- **What to work on**
a - According to the article on Pahadi Pattal's Himachali food, what does the thali with a meat dish cost?
b - Carry the article on Pahadi Pattal's Himachali food forward from its final sentence.

- **Excerpt**
The smoky flavours of Himachali food at Pahadi Pattal in Delhi
Pahadi Pattal in Delhi offers a home delivery menu with a thaali that’s worth a taste
If there is one state that never fails to captivate me, it is Himachal Pradesh. I spent quite a few months there back in the late 70s and early 80s, staying with Himachalis and eating a lot of khatti dal and a sour pickle the region is known for. Having grown emotionally attached to their simple cuisine, I always rued the fact that there were hardly any outlets offering Himachali food in Delhi.
I rue no more. I got a message some months ago about a place known as Pahadi Pattal. Run by a young woman called Nitika Kuthiala, it offers home-cooked dishes on the weekends. I had my thhali delivered last week — and was back in Kangra, inhaling the air scented by pine trees and tea leaves.
Kuthiala worked for a corporate office, but decided to give up her job for the simple pleasure of cooking for people. She had picked up recipes from her father and mother, both known for their culinary expertise, and started organising pop-ups at home. “I wanted to showcase Himachali food,” she tells me.
Soon she had a regular stream of clients. Then, during the pandemic, some suggested that she start delivering food. She has been doing this for some months now. You have to place your orders a day in advance (Ph: 8447674414).
The thhali with a meat dish costs ₹1,299 (delivery charges are extra). You have to organise your own rice or rotis, but there is food for two. The meat dish, however, is mainly for one. Our thhali consisted of pipli mutton, aloo and mattar madra, siddu stuffed with poppy seeds, pahadi maah-rajma, jimikand, chutney and pickle.

- **Raw data**
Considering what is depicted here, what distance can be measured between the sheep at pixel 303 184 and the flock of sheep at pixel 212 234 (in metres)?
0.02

- **Task-by-task results**
a - ₹1,299, with delivery charges extra.

b -
The madra is Dham food – that is festival food cooked without onion, ginger or garlic. It consisted of chickpeas and potatoes in a thick and tart curd-based sauce. The curd has to be cooked well for the dish to get its consistency and taste. I enjoyed that, and liked the dal, too – rajma and urad dal, which had been smoked with a piece of charcoal. It was not heavy, as rajma and ma ki dal can be, and had been tempered with coriander, cumin and fenugreek seeds. I had it with the siddu — a savoury gujia-like dish with a filling of poppy seeds and walnut. I thought it was not just different, but also appetizing. There was some chutney on the side, too, which added to the zing.
The jimikand (yam) was disappointing. But that was not the problem with the dish; it was more an issue I have with the tuber itself. It seldom pleases me. This dish had been cooked with whole spices, masala powders, local herbs and desiccated coconut.
The dish I enjoyed the most was the mutton, which was light and tender, with the gravy the perfect balance of flavours. Pipli is a kind of a chilli in the north, and the dish had been cooked with these. It reminded me of a desi chicken dish that we’d eaten, sitting by a bonfire out in the open in a little village called Lagga in Chamba, back in the early 90s. I can still recall the lightness of its gravy, and the clear, starry night.
I have one grouse, though. A thhali is not a thhali if there is no dessert. And while Himachal is not exactly known for its sweets, I could have done with its mittha, a dish of sweetened rice.
That would truly have meant ‘muh mittha karna’, as we in north India refer to our offering of sweets to mark a celebration.